Creating Pathways was a National Indigenous Dance Forum funded by the Australia Council, with contributions from State/Territory arts ministries, including the NSW Ministry for the Arts. It was managed and produced by Ausdance National at the National Museum of Australia in Canberra in October.
The project brought together a group of invited Indigenous dance artists from around the country to discuss issues associated with their dance practice including isolation, professional development opportunities and access to existing or new resources.
The Creating Pathways Forum was held in Canberra at the National Museum of Australia and the location was absolutely beautiful. The forum targeted Indigenous people who are mid-career dance practitioners who came from all states representing contemporary dance and culture. It was overwhelming to listen, speak to and with some people I had not seen since they were students of dance. To meet them as a fellow practitioner addressing pathways for Indigenous dance artists was fantastic.
Mr. Dennis Newie and I held a morning dance workshop session. I am Kuku Yalanji (Cape York) and based in Sydney. I taught a community dance and reiterated that simplicity is the best option when working with young people who had differing dance capabilities and age differences. Mr. Newie is from an island called Moa. He taught a Torres Strait Island cultural dance and song that had informal structuring with the understanding of left and right leg, arm and head coordinated movements. This was an extraordinarily beautiful dance.
The next morning’s dance session was held by Mr. Simon Stewart (Broome) who taught his contemporary style that had strong elongated movements with impressive extensions through the legs. This was followed by a fun coordination warm-up held by Ms. Rita Pryce (Cairns) and she turned over the session to Mr. Sermsah Bimsaad (Port Hedland) and Ms. Nikki Ashby (Melbourne) for some serious Hip Hop movements with joints, bones and muscles articulating extremely athletically.
The forum sessions started with a talk by Ms Lydia Miller on the future direction of Indigenous dance and issues that may arise and how to address these particular issues.
People spoke passionately of serious recognition and acknowledgment of Indigenous professionals who have and continue to share qualitative goodwill in the Australian dance industry. This recognition then transcends to committed increase in employment opportunities to qualified Indigenous professionals in mainstream arenas.

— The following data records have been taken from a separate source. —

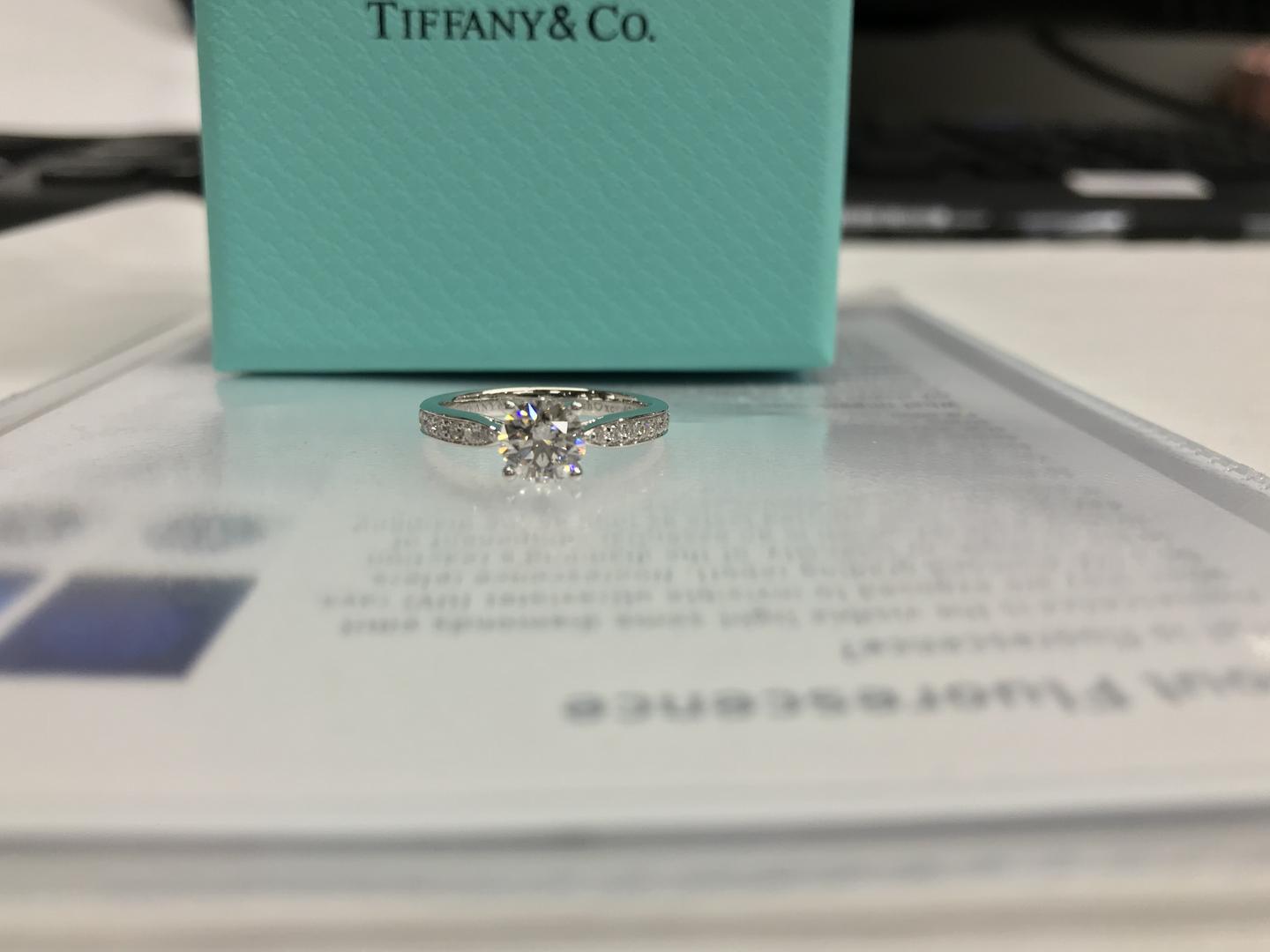 v2-2163bc0ebe82f0ec67d970cd70fcbd07_1440w.jpg?source=172ae18b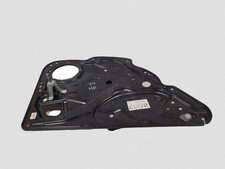 VW PASSAT B6 3C2 Heckscheibenheber hinten links 980859108 2.00 Diesel 37833769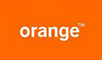 www.envoi-sms.org SMS en nombre Orange mobile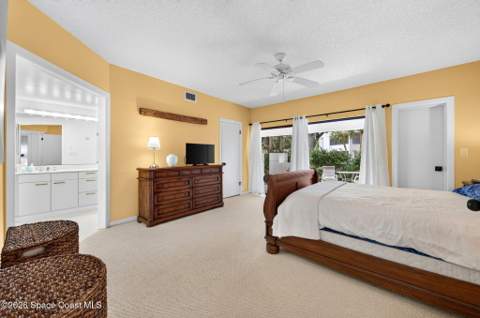 264 Aquarina Boulevard #264, Melbourne Beach FL - photo 20 of 50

The Federal, State and Local governments recognised, and unrecognised, funding needs to have appropriate controls established to service the people. And commitment to Indigenous practitioners of dance so remuneration and entitlements be awarded to Indigenous Cultural and Contemporary Dance practitioners from employment sectors of society.
There were hard core issues talked about such as:
- Increase number of touring opportunities for Indigenous dancers which create realistic employment and career opportunities.
- Constant network building to resource Indigenous people in professional fields that has foundations to an establishment of an alumina with people who had graduated but also those who had studied.
- Community structures that employ people returning to homelands after graduating that assists in creating opportunities for the youth that then enables the youth to assist and support local community growth.
- Performance opportunities at festivals to assist the continuum of dance education culture and contemporary dance appreciation and attitudes in the broader community.
- Reinforce the need to have active Indigenous Dance Programs within the Education system that lead to accessible avenues to engage Indigenous professionals teaching dance classes.
The success stories like the Community Perspective on Day 1, the Tennant Creek School Children’s program and the employment examples of Dalisa Pigram (Broome) on Day 2, were brilliant outcomes because of the ingenuity and perseverance of a group of dedicated people or the driving force of a few. Ingenuity and perseverance are words that had resonated at the forum of Indigenous commitment to the dance industry in Australia.
With all that serious talk and discussions the participants were invited to spend some time at Mirramu Arts Centre at Bungendore on the edge of Lake George for a BBQ. The bus ride was great because songs were sung accompanied by Mr. Newie on guitar.
The final session of the Creating Pathways Forum spotlighted some areas for the mid-career artists to explore in accessing to funds and creative links.
The session featured Dion Hastie who is a dancer with the Leigh Warren and Dancers in Adelaide. There were a number of opportunities identified. The Dance House in Melbourne was calling for expressions of interest from all independent artists. Artists can take advantage of two performance spaces. There are opportunities of short residencies and Dance House can provide some assistance. The NSW Ministry of the Arts offers a program that has a Cultural and Arts Expression Strategy. The Australian Choreographic Centre offers a Fellowship Program, a major residency for collaborative works to be established and there is a Youth Ensemble. Arts ACT has an Indigenous Partnership Strategy with the aim of assisting individuals achieve their goals and, in the future, a dance component will be addressing dual careers and what’s involved.
I would like thank Ausdance National and Ms Wendy Morrow for their work organising Creating Pathways. I believe the Forum was well received and highly successful.